Unfortunately, the melting and calving of glaciers is so common these days that it often doesn’t make the news cycle. But when an iceberg as big as D-28 (the given name to this particular berg) breaks away, it commands our attention. At 631 square miles in size, the massive iceberg is the size of greater London. It calved away from the Amery ice shelf in East Antarctica on September 26 — the ice shelf’s first major calving event since 1964.
Massive Iceberg the Size of London Breaks Off Antarctic Ice Shelf
The calving took place next to an area in the ice shelf known as the “loose tooth,” which scientists had been monitoring for nearly 20 years due to the precariously attached ice.

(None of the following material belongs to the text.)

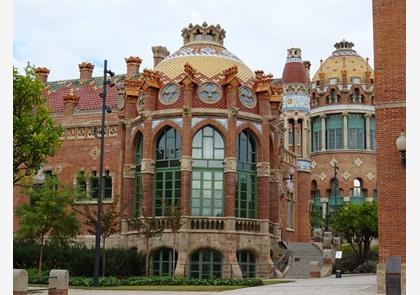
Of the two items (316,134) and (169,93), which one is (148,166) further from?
(316,134)

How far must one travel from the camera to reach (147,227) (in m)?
35.8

Helen Amanda Fricker, a professor at Scripps College, predicted back in the early 2000s that a large iceberg would eventually break off the ice shelf. “I am excited to see this calving event after all these years,” she said. “We knew it would happen eventually, but just to keep us all on our toes, it is not exactly where we expected it to be.”

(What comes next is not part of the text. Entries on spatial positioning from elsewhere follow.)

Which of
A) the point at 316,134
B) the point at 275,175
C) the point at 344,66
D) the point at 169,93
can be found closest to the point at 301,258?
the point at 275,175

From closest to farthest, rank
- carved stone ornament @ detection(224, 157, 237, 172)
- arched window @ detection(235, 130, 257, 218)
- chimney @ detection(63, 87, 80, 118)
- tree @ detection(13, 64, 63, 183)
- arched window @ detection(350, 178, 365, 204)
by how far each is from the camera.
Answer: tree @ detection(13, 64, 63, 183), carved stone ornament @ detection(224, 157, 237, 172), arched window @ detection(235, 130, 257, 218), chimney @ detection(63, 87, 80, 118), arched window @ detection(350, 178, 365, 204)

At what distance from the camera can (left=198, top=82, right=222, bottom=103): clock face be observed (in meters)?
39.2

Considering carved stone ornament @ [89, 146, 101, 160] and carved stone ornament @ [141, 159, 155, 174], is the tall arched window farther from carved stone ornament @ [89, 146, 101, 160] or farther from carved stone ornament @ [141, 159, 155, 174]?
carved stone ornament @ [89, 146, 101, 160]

Although you may at first assume the calving is the result of global warming, Fricker insists that’s not the case at all. “It’s part of the ice shelf’s normal cycle,” she said, “where we see major calving events every 60-70 years.”
Reassuringly, glaciologist Ben Galton-Fenzi says the event won’t dramatically impact sea levels, “because the ice shelf was already floating, much like an ice cube in a glass of water.” He added, “but what will be interesting to see is how the loss of this ice will influence the ocean melting under the remaining ice shelf and the speed at which the ice flows off the continent.”